Все же не «Золотое Руно» принесло Рябушинскому широкую, но скандальную известность, а выстроенный им особняк в Петровском парке. Воздвигнуто было это здание архитектором В. Д. Адамовичем в ампирно-декадентском стиле и но воле владельца стало именоваться «Вилла Черный лебедь». Свое новоселье хозяин справлял особенно торжественно — была разослана масса приглашений, отпечатанных на великолепной бумаге с маркой дома — в черном овале силуэт лебедя и надпись «Вилла Черный лебедь».
Изумленным взорам прибывших и видавших виды гостей предстала действительно необычайная картина. Все дорожки небольшого садика — дело было летом — были обрамлены рядом больших пальм, высаженных прямо в грунт, а клумба перед террассой была сплошь засажена орхидеями и прочими тропическими растениями. В довершение всего этого у собачей конуры сидел на цепи молодой леопард. За обеденным столом вся сервировка, начиная с тарелок, ножей и вилок вплоть до скатертей и салфеток, была украшена той же маркой с черным лебедем. Рюмки и стаканы из тончайшего венецианского стекла прибыли из-за границы, где выполнялись по особому заказу хозяина.
Помню, как отец, возвратившись на дачу после этого торжества и показывая взятую на память рюмку, украшенную неизменным черным лебедем, с возмущением говорил:
— Черт знает что! Показывает ширину мошны, а толку от этого никому нет. Меня все время зло разбирало, — иной раз приходится отказаться от интересных и нужных для музея вещей, а здесь деньги на ветер бросают… Мало их драли, когда мальчишками были, вот в них дурь-то и осталась…
Действительно, вся эта затея стоила не одну сотню тысяч золотых рублей, которые могли бы быть использованы куда более продуктивно, но капиталистические замашки Рябушинского не позволяли этого, — он также думал только о себе.
Особым видом капиталиста того времени был Василий Павлович Берг. Дворянин по происхождению, он еще в молодости порвал со своим сословием, женился на купчихе и стал считать себя всецело принадлежащим к торгово-промышленному классу. С вьющейся окладистой черной бородой лопатой, с гладко припомаженными черными волосами и длиннющими желтыми ногтями, вызывавшими отвращение у моей матери, он был принят в лучших кругах московской купеческой аристократии, которой было по душе его ренегатство.
Берг владел какими-то приисками на Урале, которые приносили ему огромные доходы. Жил он постоянно в Москве на Арбате, в собственном довольно безвкусном особняке, где ныне помещается театр имени Вахтангова. Здесь он несколько раз в год устраивал роскошные ужины и обеды для своих знакомых.
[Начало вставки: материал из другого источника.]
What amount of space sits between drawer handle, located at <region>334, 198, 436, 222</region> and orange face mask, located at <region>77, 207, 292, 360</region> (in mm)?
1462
Этим и ограничивались расходы Берга, если не считать те деньги, которые он тратил на своего единственного сына.
Сей отпрыск рода Бергов, которому едва минуло шестнадцать лет, привык, чтобы любые его желания немедленно исполнялись родителями, которые считали это своим первейшим долгом. Рассказывая знакомым о своем сыне, который всегда именовался ими по имени отчеству, они сообщали, что по его желанию он располагает собственным выездом, имеет своего камердинера и часто устраивает маленькие званые ужины для своих друзей. Берги неоднократно выражали желание познакомить меня с Павлом Васильевичем, который был мне ровесником, но мои родители находили каждый раз приличные предлоги, мешавшие этому знакомству, за что я им глубоко признателен.
Как-то однажды, при поездке за границу, мы случайно оказались в одном вагоне с Бергами. Когда Василий Павлович шел в ресторан или выходил на большой станции, то он неукоснительно брал с собой маленький чемоданчик. На какой-то остановке они случайно выходили вместе с моим отцом.
— Да оставьте в вагоне ваш чемодан, — заметил отец, — что вы с ним все носитесь!
— Ах, Алексей Александрович, охотно бы, да не могу. Все руки оттянул — смотрите, какая тяжесть! — и Берг протянул отцу злополучный чемодан, который оказался весьма увесистым.
— Ого! Да вы что, камни в него, что ль, наложили?
— Совершенно верно — камешки.
— То есть как?
— А очень просто. Каждый коллекционирует то, что его интересует. Вы вот театральную старину, Иван Абрамович Морозов — картинки, его двоюродный братец — гравюры, а я вот интересуюсь и коллекционирую камешки. Вещи портативные и благодарные — хлеба, как говорится, не простят и всегда в цене будут.
С этими словами Берг приоткрыл свой чемодан, в котором было аккуратно уложено множество чем-то наполненных замшевых мешочков. Оказывается, каждый из них содержал бриллианты различного веса.
Берг не доверял никаким банкам, ни своим, ни зарубежным, не верил ни в какие акции или процентные бумаги и все свои доходы обращал в алмазы, в которых хорошо разбирался.